Physical Sciences of Imaging in the Biomedical Sciences CDT
Thesis project - "Single-molecule methods for visualizing protein-DNA interactions"
Dr Rob Neely, School of Chemistry
Dr Iain Styles, School of Computer Science
Professor Stephen Busby, School of Biosciences
This project will investigate the binding and diffusion of DNA binding proteins on single DNA molecules, by developing novel single molecule methods for visualising the DNA sequence in tandem with the proteins that bind to it.
DNA binding proteins that bind to specific regions of DNA do so with remarkable accuracy and speed which forms the foundation for all genetic processes, including in particular transcriptional regulation.
The Diffusion Problem
In fact DNA binding proteins are able to bind far more rapidly to their target sequences than predicted by random diffusion alone.1 Hence the search for the target sequence is said to proceed by ‘facilitated diffusion’, where the protein binds randomly to a non-specific site on the DNA and then uses the DNA to direct its subsequent search. A number of mechanisms have been elucidated, including: one-dimensional sliding or hopping along the DNA; jumping, along the DNA or across DNA strands; and intersegmental transfer involving ‘stepping’ across loops formed in the DNA.
The facilitated diffusion of DNA binding proteins has been well characterised from a theoretical perspective, but many aspects are yet to be examined experimentally. Single molecule techniques provide an ideal way to examine the diffusion of DNA binding proteins and address these questions. Specifically-labelled DNA which allows for sequence specificity has not been used in previous experiments, whilst the stretched molecules of naked DNA that have been used also do not accurately reflect the complex nature of native DNA. It is these sort of imaging challenges that will be addressed by applying novel labelling methods.
As well as the diffusion of DNA-binding proteins it has been shown that transcription is controlled by the structure and location of the genomic DNA. It particular it has been shown by groups in Birmingham that the location of a gene on the E. coli genome will affect its expression2 and that certain locations in the cell may favour gene expression.3 Single molecule techniques can be used to investigate the relationship between DNA binding proteins and the structure and location of DNA during gene regulation.

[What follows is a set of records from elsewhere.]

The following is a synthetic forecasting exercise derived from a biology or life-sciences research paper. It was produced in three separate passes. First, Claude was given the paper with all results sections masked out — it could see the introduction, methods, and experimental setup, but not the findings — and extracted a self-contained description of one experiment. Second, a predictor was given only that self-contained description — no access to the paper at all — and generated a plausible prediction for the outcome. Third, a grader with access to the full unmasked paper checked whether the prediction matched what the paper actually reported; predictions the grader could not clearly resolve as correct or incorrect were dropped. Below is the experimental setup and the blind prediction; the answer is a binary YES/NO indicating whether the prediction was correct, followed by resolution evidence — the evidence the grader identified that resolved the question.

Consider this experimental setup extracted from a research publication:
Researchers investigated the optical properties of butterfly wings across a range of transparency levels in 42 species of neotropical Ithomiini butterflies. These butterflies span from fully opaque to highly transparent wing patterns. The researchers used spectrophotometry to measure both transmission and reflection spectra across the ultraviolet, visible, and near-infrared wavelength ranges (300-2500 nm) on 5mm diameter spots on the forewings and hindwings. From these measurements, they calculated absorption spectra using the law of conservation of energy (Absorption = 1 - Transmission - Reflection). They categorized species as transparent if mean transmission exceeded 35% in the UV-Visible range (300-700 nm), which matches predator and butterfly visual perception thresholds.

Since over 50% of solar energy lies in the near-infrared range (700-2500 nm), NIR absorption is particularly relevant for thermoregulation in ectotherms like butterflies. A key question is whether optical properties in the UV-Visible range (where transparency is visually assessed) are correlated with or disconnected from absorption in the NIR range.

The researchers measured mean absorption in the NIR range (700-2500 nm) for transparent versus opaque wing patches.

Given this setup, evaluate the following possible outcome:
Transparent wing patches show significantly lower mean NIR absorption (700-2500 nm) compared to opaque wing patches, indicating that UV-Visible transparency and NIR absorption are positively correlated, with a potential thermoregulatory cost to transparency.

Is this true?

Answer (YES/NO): YES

Single molecule imaging experiments to date have had a number of issues which this project aims to overcome. DNA methyltransferases can be used to label DNA sequence-specifically with, for instance, fluorescent probes. This is a novel technology which allows DNA to be targeted without damage, with high efficiency, and crucially allows sequence context.4 This will allow direct visualisation of the DNA sequence to investigate DNA binding proteins at the single molecule level.
This project will aim to use DNA methyltransferase-directed in both static experiments, such as mapping DNA and the location of bound proteins, and dynamic experiments, imaging the DNA in vitro, by using microfluidics to examine the diffusion and binding of proteins to tethered DNA, or in vivo, by inserting labelled DNA back into cells and imaging.
- Berg, O. G. & von Hippel, P. H. Diffusion-controlled macromolecular interactions. Ann. Rev. Biophys. Bio, 14, 131-160 (1985).
- Bryant, J. A., Sellars, L. E., Busby, S. J. W. & Lee, D. J. Chromosome position effects on gene expression in Escherichia coli K-12. Nucleic Acids Res., 42, 11383-11392 (2014).
- Sanchez-Romero, M. A., Lee, D. J., Sanchez-Moran E. & Busby, S. J. W. Location and dynamics of an active promoter in Escherichia coli K-12.Biochem. J., 441, 481-485 (2012).
- Vranken, C., Deen, J., Dirix, L., Stakenborg, T., Dehaen, W., Leen, V., Hofkens, J. & Neely, R. K. Super-resolution optical DNA mapping via DNA methyltransferase-directed click chemistry. Nucleic Acids Res., 42, e50 (2014).